(Aim of the task)
Transcribe the entries that follow, every word as written, and drop the pictures.

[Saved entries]
● ● ●

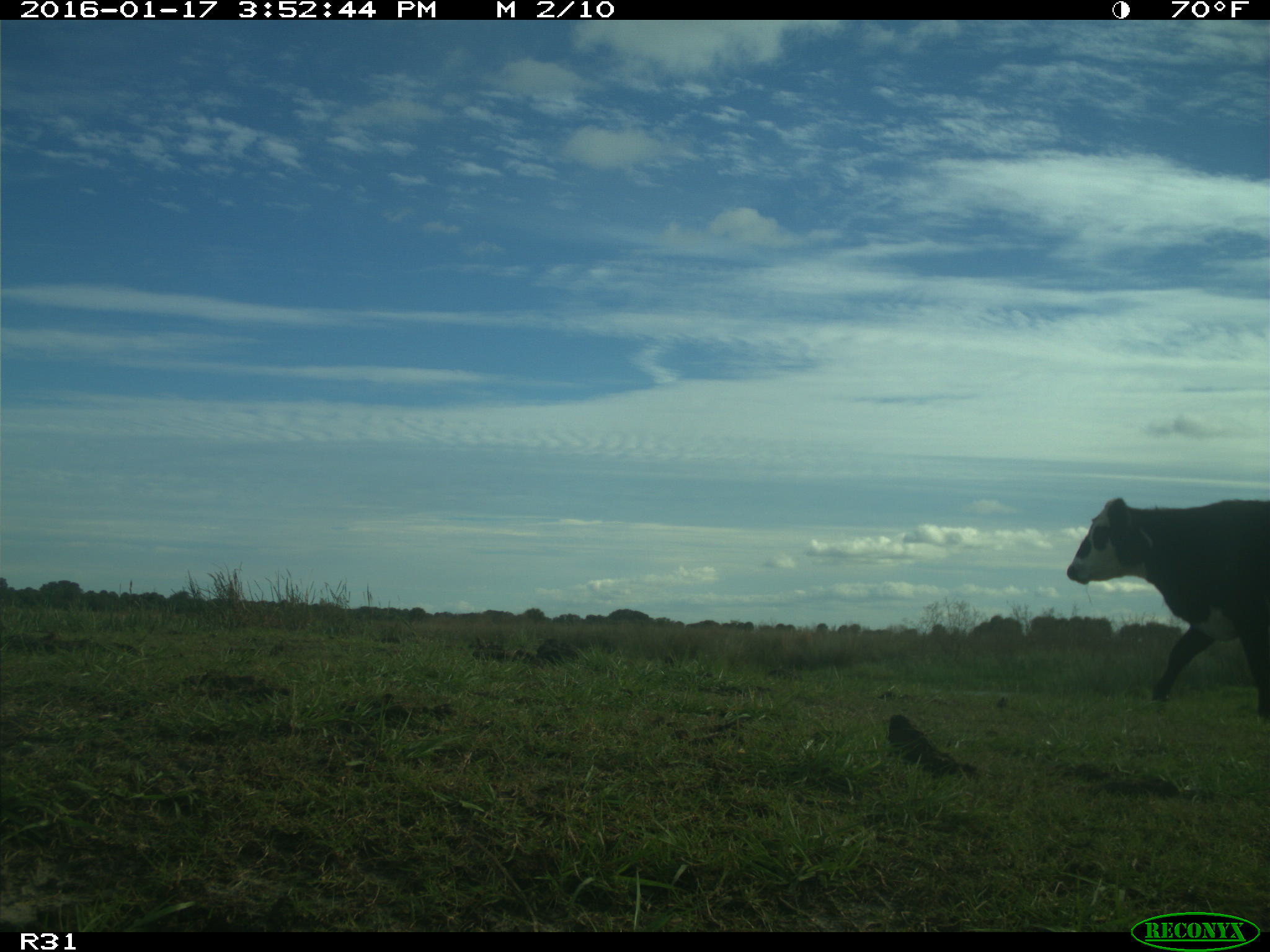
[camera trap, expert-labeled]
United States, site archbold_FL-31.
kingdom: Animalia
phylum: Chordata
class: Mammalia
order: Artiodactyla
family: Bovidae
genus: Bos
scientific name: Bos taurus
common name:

● ● ●

(Solution for this exercise)
[camera trap, expert-labeled]
United States, site archbold_FL-31.
kingdom: Animalia
phylum: Chordata
class: Mammalia
order: Artiodactyla
family: Bovidae
genus: Bos
scientific name: Bos taurus
common name:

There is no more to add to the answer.